Why & How to Use Music in Ads (Without Getting Sued!)
But is it legal to use production music in your ads? There are restrictions on how you can use another person’s song in your advertisement without violating copyright and here we will tell you the whole story.
Can I legally use copyrighted music in commercial marketing videos?
You will eventually require legal background music whether you produce material for your own clientele or marketing films for your own small business.
As a general rule, even while working on totally non-commercial projects, you must seek permission from the copyright owner to utilise any copyrighted material.
Pay Attention to the Terms
Even if you are granted permission to use a music, it is crucial to study the conditions of the contract to make sure you know exactly what rights you are granted. You should concentrate in particular on:
1 How much of the music is permissible to utilise
The duration and section of the music that you can utilise are sometimes specified in the licence.
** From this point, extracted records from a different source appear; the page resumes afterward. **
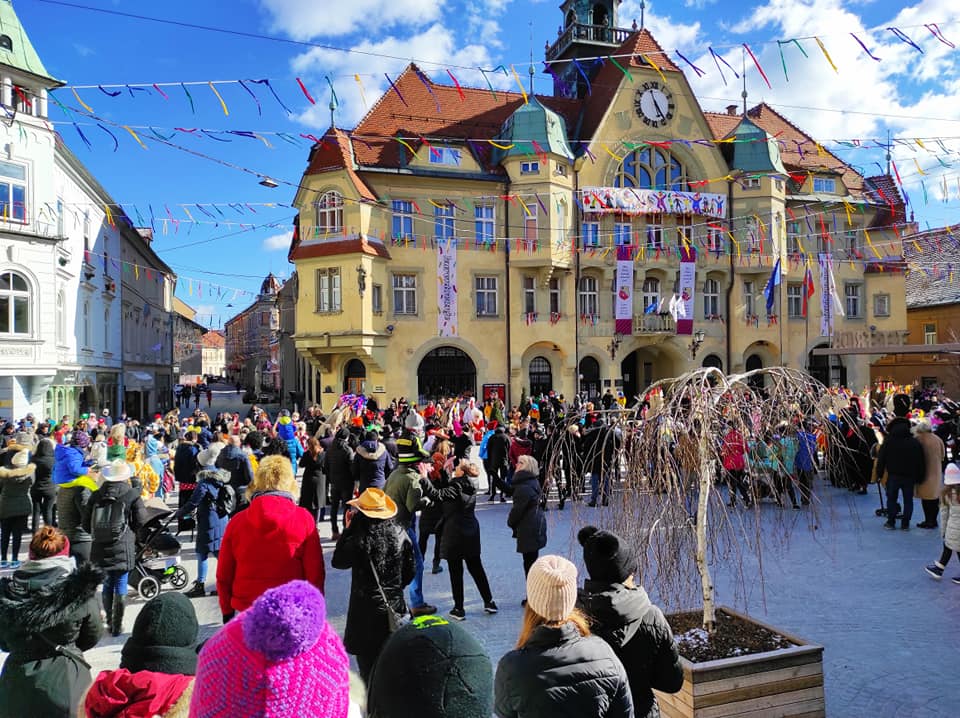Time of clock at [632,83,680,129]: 4:57
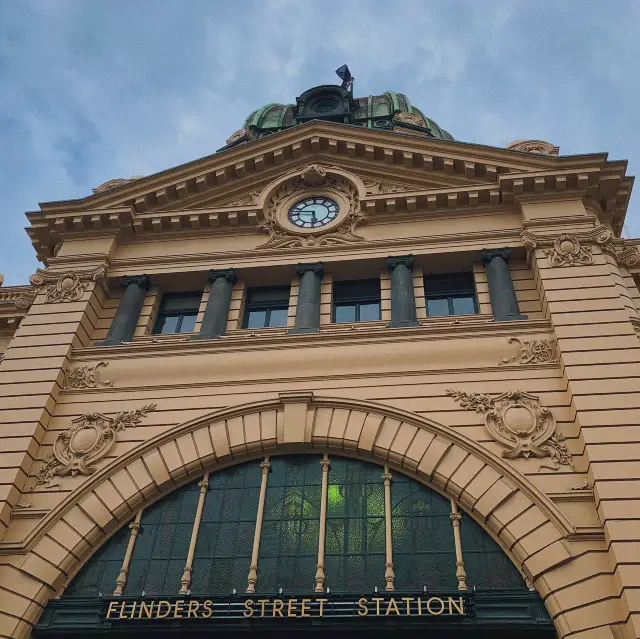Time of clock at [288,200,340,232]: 5:46
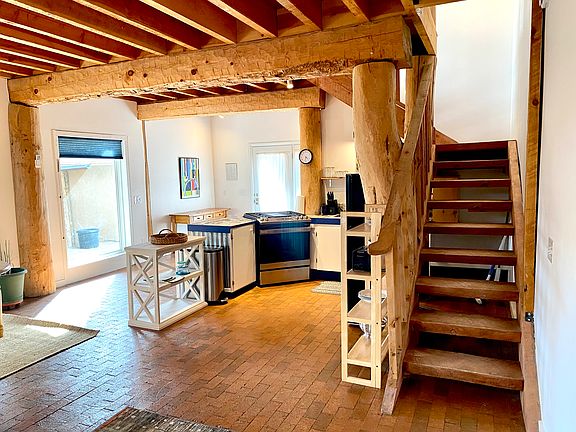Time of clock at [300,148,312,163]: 4:31
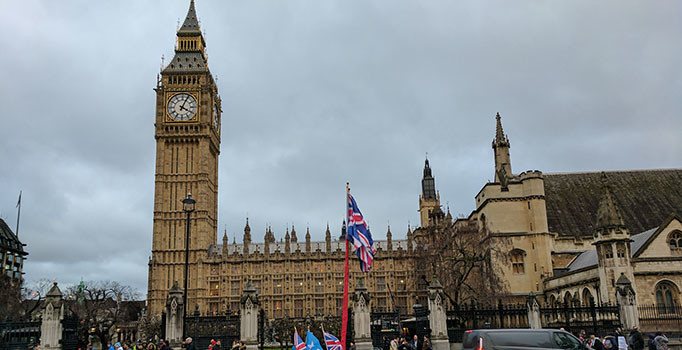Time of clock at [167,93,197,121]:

In this case, using more of the music or a different section would go beyond the parameters of the licence and potentially violate copyright.
2. The license’s objective.
Usually, a licence will state what it is for. As a result, just though you have a licence for one advertisement, it doesn’t mean you can use it for any other advertisement or video.
3. The license’s duration.
The licence should ideally be everlasting, lasting indefinitely. But there may be good reasons for the owner to limit the licence to a certain period of time.
With an exclusive licence, the song cannot be used by anybody else. In order to maximise their revenues, copyright owners can enter into many licences, making it unlikely that they will obtain an exclusive licence. You might be able to work out an exclusive licence for your sector, though. You might be able to secure an exclusive licence for advertising garments, for instance, if your advertisement is promoting your new clothing line.
Should I care about music licensing ?
Never use any unlicensed content, especially music, when working on a media production for your company or a client.
The typical dangers include:
1. Third-party advertisements “complement” or are muted from your video.
2. The copyright owner taking legal action against you or your company.
3. When clients discover you used unlicensed content in their videos, they give you bad feedback, ruining your reputation as a freelance video editor.